ICC 16.0.2: MPX pass creates too-narrow bounds in SSE-heavy code

dmitrii_k_ · ‎10-24-2016

Hello,

I use icc (ICC) version 16.0.2 (20160204). I found a bug in the way its MPX transformation pass creates bounds for SSE-heavy (and heavily-optimized) code. My computer has an Intel Skylake CPU.

Here is the minimal test case that reproduces the problem (adapted from Vips program where the bug was triggered):

#define SCALE (1<<6)
float ar[SCALE + 1][SCALE + 1][4];

void __attribute__ ((noinline)) foo() {
    int x, y;
    for( x = 0; x < SCALE + 1; x++ )
        for( y = 0; y < SCALE + 1; y++ ) {
            double X, Y, Xd, Yd;
            double c1, c2, c3, c4;

            X = (double) x / SCALE;
            Y = (double) y / SCALE;
            Xd = 1.0 - X;
            Yd = 1.0 - Y;

            c1 = Xd * Yd;
            c2 = X * Yd;
            c3 = Xd * Y;
            c4 = X * Y;

            ar[0] = c1;
            ar[1] = c2;
            ar[2] = c3;
            ar[3] = c4;
        }
}

int main() {
    foo();
    return ar[0][0][0];
}

The code raises an exception when built with O2 and -no-check-pointers-narrowing (exactly this combination on my computer):

>>> icc -O2 -ggdb -check-pointers-mpx=rw -no-check-pointers-narrowing -lmpx -lmpxwrappers vipstest.c
>>> ./a.out
Saw a #BR! status 1 at 0x400c26
Saw a #BR! status 1 at 0x400c2e
...

# now with O1: works correctly
>>> icc -O1 -ggdb -check-pointers-mpx=rw -no-check-pointers-narrowing -lmpx -lmpxwrappers vipstest.c
>>> ./a.out
[ no output ]

# now without no-check-pointers-narrowing
>>> icc -O2 -ggdb -check-pointers-mpx=rw -lmpx -lmpxwrappers vipstest.c
>>> ./a.out
[ no output ]

The offending asm snippet looks like this:

  bndmk  0x13(%rdx),%bnd1  # INCORRECT BOUND: TRIGGERS BR
  bndmk  0x1080f(%rdx),%bnd0  # CORRECT BUT UNUSED BOUND
  ...
  bndcl  0x603904(%rdi),%bnd1
  bndcl  0x603908(%rdi),%bnd1
  bndcl  0x60390c(%rdi),%bnd1
  bndcu  0x603917(%rdi),%bnd1  # TRIGGERS BR
  bndcu  0x60391b(%rdi),%bnd1
  bndcu  0x60391f(%rdi),%bnd1
  ...

Note that when compiled with O1 (or without no-check-pointers-narrowing), the asm uses the correct BND0 register. Clearly, some autovectorization (SSE) optimization pass clashes with the MPX instrumentation.

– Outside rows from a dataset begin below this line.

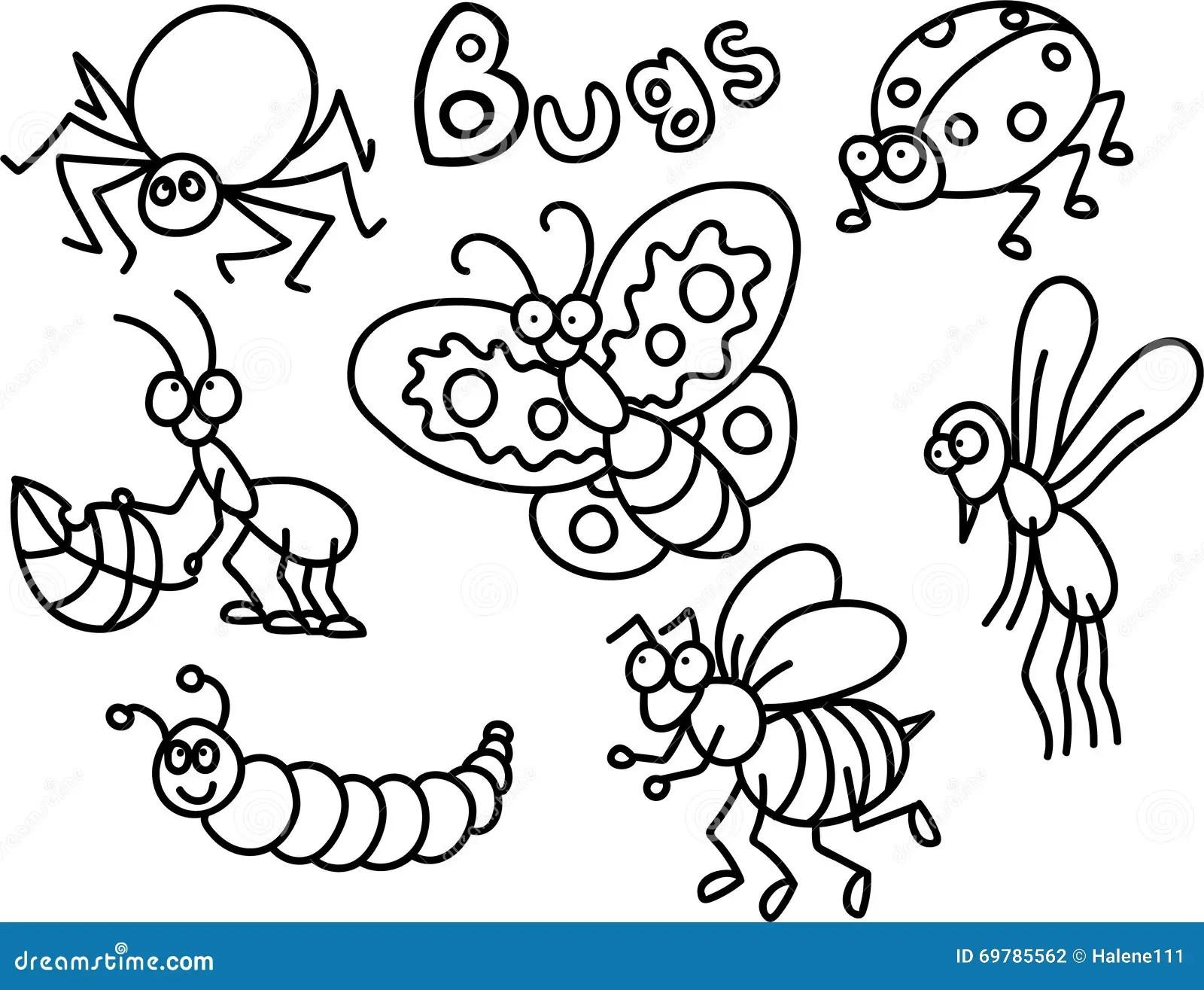 Insectes Colorant La Page Illustration Stock Illustration Du Mouche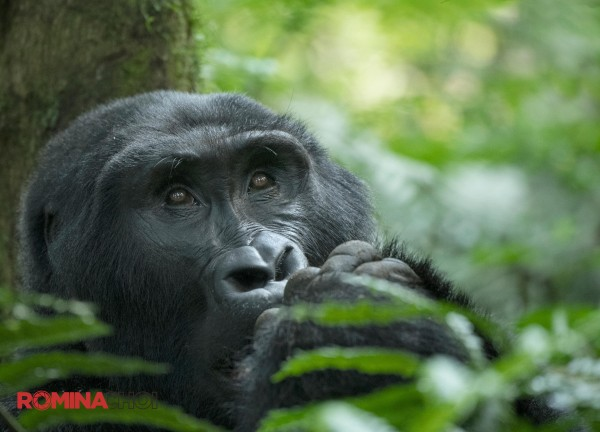 Dreamy Gorilla Eyes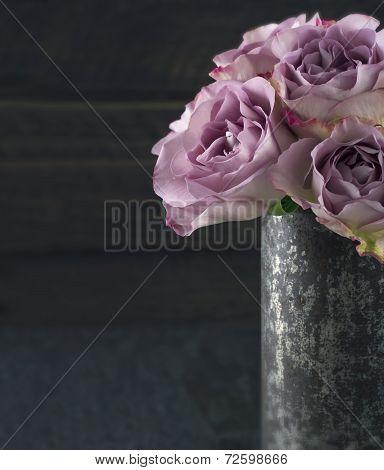 Purple Roses1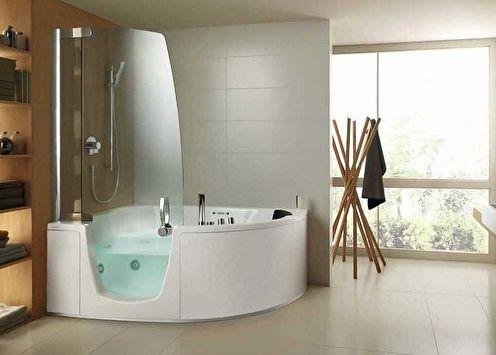 Rideaux en verre pour la salle de bain (50 photos)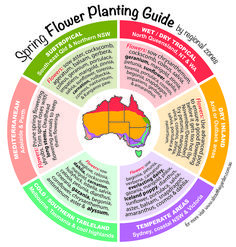Spring Herb, Fruit & Vegies Planting Guide by temperate zones Australia. For mo… Spring Herb, Fruit & Vegies Planting Guide by temperate zones Australia. For more www. Vegetable Planting Guide, Planting Vegetables, Veggies, Companion Planting, Veg Garden, Edible Garden, Veggie Gardens, Garden Cart, Garden Tips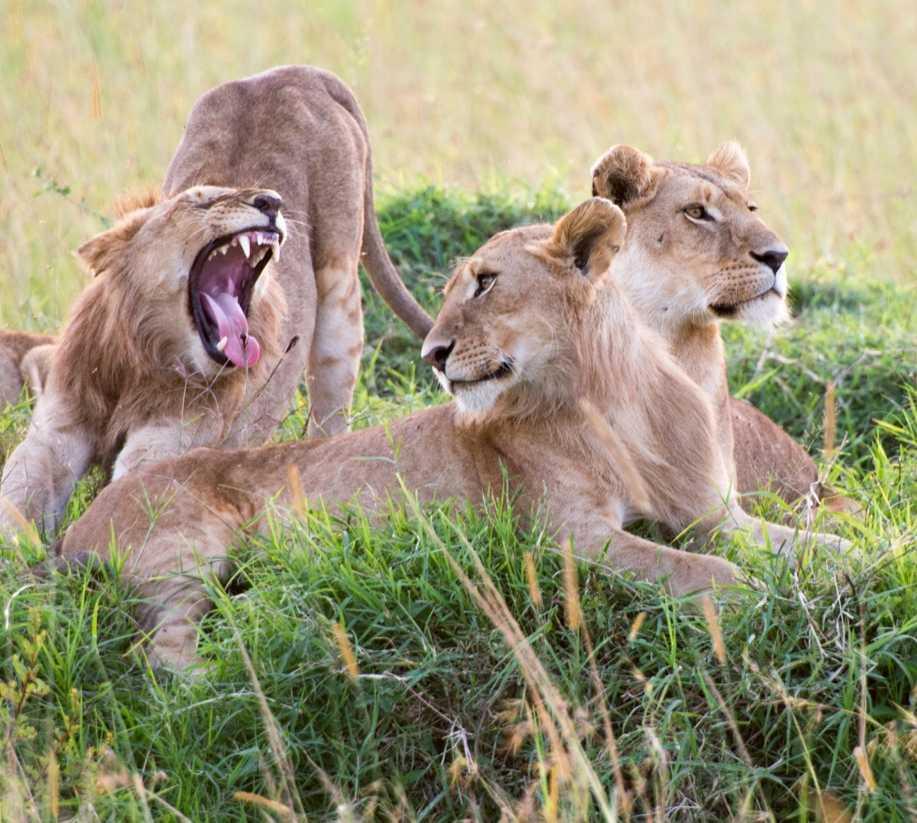 León en Parque Nacional Masai Mara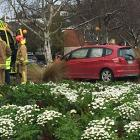 The car crashed into a tree at a roundabout. Photo: Stephen Jaquiery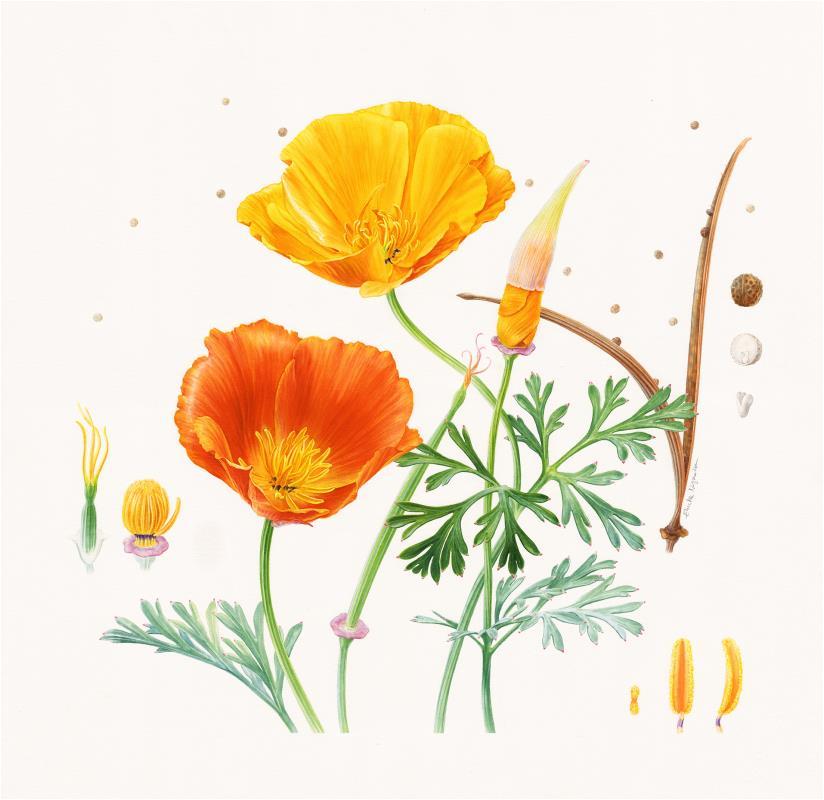 California Poppies - AWARD: Certificate of Botanical Merit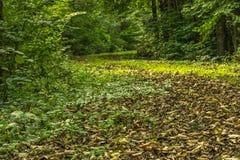 Un chemin dans la forêt Photo libre de droits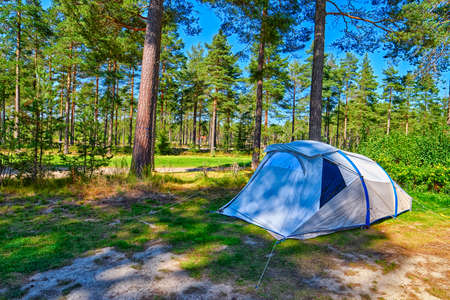 bivouac: Lonely Tent on a Pine forest Campsite Pitch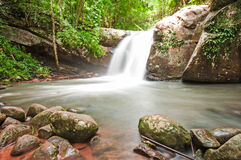 Waterfall in forest Royalty Free Stock Photo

Yuan_C_Intel · ‎10-28-2016

Hi, Dmitri

Have you tried your test with Intel Compiler 17.0? I cannot reproduce the error with 17.0 on Windows.

I need to find a Linux Skylake system to verify your issue. I will let you know when I have an update on this.

Thanks.

dmitrii_k_ · ‎10-28-2016

I did not try ICC 17.0. From my side, I will try to update to ICC 17.0 and report the results on my Linux Skylake machine.

UPDATE: I installed ICC 17.0, and the bug disappeared. Great! (I guess this was expected since ICC 17.0 has better autovectorization support.) So I guess this bug report can be closed.

Yuan_C_Intel · ‎11-06-2016

Hi, Dmitrii

I'm glad to hear this. That's great. Thank you for letting me know this.

I'm closing this as the issue is fixed in 17.0.

Thanks.

dmitrii_k_ · ‎11-19-2016

I believe I see the manifestations of this bug in my other programs now (even after updating to ICC 17).

I see these bugs in SPEC 2006: vips, h264ref, and milc. I will try to come up with another test case that can be reproduced in ICC 17. In the meantime, have you tried running MPX instrumentation on SPEC 2006 under Ubuntu 16.04 + Intel Skylake?

Yuan_C_Intel · ‎12-06-2016

Hi, Dmitri

Thank you for the update.

Have you created the new test case to reproduce with 17.0? We are interested in reproducing the issue and submit it for a resolution.

Thanks.